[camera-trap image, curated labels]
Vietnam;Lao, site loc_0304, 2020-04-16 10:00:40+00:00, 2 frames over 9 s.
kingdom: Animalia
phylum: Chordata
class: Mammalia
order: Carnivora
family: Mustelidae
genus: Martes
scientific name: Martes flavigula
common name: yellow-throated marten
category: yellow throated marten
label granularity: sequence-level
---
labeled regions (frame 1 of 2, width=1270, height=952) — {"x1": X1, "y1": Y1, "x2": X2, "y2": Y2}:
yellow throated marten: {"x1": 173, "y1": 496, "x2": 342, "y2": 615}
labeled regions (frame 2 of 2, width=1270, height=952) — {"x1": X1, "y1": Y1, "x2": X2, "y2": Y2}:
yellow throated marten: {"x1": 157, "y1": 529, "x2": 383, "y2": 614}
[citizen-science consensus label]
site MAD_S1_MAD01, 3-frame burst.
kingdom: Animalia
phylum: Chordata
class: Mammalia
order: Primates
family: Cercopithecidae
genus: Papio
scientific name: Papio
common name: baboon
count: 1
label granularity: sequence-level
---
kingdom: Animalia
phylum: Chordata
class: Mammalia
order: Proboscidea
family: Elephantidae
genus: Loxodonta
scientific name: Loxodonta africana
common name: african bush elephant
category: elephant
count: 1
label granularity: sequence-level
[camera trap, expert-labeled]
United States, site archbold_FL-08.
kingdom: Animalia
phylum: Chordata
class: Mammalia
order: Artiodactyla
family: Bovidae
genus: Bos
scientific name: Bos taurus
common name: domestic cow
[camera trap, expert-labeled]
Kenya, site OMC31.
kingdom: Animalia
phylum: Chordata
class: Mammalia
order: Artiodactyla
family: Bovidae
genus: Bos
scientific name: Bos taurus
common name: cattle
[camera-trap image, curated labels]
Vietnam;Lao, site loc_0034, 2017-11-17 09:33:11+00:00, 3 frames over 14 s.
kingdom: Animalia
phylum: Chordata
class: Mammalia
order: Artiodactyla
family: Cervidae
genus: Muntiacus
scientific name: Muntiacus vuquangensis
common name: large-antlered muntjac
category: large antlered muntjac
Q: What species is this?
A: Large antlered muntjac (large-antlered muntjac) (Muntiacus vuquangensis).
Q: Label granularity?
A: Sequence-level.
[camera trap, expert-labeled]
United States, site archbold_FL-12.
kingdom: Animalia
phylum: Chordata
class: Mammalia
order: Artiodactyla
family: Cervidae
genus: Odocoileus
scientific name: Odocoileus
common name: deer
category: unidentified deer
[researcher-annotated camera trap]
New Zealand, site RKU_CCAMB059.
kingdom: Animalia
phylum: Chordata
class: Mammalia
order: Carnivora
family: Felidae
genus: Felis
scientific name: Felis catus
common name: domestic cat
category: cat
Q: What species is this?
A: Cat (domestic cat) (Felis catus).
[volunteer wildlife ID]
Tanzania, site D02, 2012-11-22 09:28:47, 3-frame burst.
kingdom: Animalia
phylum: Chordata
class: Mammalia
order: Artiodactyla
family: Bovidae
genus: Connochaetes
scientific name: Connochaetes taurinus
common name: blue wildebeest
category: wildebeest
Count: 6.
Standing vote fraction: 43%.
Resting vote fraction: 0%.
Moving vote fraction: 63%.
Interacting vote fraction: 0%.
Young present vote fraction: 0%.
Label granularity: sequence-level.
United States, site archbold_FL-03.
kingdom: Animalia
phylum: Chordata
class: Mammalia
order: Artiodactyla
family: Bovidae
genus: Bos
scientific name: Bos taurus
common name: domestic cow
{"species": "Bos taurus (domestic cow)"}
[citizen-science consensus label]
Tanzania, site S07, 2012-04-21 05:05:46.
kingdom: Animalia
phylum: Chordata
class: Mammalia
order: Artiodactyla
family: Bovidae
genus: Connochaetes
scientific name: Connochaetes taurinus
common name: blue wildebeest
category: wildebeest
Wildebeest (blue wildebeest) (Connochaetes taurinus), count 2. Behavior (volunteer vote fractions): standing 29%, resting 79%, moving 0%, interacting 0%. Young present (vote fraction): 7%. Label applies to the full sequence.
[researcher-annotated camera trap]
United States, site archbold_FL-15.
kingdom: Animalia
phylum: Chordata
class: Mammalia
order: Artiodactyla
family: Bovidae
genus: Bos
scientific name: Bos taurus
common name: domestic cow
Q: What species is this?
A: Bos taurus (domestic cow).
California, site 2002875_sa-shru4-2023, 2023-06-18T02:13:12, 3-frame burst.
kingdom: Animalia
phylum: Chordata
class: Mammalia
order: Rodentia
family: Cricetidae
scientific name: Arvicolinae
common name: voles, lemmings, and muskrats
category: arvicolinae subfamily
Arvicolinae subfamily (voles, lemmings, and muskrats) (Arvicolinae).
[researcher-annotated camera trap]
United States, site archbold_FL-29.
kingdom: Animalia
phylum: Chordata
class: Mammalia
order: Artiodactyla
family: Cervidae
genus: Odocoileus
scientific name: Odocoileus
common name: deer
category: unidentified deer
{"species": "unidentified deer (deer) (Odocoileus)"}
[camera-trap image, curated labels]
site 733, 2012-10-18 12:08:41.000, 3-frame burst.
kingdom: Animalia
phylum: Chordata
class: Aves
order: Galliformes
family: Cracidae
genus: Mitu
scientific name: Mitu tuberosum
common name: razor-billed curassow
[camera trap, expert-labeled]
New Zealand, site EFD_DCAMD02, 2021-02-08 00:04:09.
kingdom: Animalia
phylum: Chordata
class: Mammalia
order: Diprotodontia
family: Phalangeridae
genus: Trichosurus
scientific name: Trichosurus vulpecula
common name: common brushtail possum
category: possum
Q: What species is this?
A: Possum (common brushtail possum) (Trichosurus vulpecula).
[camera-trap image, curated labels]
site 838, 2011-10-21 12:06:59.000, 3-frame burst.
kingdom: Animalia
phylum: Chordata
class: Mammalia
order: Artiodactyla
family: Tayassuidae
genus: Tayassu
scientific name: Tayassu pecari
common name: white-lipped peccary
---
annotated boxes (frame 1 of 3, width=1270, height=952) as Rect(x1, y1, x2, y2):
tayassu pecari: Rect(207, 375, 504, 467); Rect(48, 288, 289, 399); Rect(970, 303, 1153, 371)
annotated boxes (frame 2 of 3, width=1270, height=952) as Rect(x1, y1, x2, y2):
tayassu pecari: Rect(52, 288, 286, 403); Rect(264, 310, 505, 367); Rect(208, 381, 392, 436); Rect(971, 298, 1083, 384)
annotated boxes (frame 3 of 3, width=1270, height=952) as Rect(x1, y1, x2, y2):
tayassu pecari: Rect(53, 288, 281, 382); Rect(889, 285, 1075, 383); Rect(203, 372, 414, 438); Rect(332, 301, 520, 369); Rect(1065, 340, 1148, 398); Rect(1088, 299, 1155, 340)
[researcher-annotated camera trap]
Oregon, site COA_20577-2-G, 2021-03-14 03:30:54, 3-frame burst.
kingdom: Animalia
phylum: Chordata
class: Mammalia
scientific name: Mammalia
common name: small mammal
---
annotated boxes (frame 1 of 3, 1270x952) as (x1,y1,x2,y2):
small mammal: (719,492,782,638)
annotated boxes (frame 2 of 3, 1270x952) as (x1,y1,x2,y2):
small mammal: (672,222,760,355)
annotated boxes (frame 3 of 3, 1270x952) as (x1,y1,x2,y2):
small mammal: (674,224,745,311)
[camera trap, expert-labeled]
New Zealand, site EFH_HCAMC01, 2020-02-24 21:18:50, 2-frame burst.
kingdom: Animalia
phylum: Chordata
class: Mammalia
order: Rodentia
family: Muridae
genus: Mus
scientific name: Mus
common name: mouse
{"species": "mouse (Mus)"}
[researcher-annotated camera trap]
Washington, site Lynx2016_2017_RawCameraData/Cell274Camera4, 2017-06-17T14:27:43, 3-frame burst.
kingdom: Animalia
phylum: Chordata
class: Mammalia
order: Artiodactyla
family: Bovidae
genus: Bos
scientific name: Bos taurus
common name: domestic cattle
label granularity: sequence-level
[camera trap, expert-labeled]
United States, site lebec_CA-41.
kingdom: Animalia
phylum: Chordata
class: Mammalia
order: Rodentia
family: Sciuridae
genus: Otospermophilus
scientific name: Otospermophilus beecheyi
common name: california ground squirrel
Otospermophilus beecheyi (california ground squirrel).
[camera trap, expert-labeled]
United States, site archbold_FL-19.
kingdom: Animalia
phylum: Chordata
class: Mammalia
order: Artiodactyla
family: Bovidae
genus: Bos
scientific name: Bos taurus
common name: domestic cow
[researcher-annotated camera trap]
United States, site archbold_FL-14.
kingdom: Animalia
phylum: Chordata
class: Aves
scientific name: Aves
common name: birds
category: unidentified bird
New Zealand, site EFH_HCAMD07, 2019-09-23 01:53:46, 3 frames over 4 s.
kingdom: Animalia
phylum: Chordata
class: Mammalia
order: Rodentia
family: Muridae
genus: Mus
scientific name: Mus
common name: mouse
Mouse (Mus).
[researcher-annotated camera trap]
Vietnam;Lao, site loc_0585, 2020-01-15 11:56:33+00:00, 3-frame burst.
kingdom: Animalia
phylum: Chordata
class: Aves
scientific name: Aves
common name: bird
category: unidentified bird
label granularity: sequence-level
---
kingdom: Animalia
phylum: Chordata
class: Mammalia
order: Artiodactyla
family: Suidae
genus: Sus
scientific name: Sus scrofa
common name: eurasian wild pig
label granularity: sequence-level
———
Check each line of the data above for the string "Tanzania", then report how many lines have it, with no other words.

2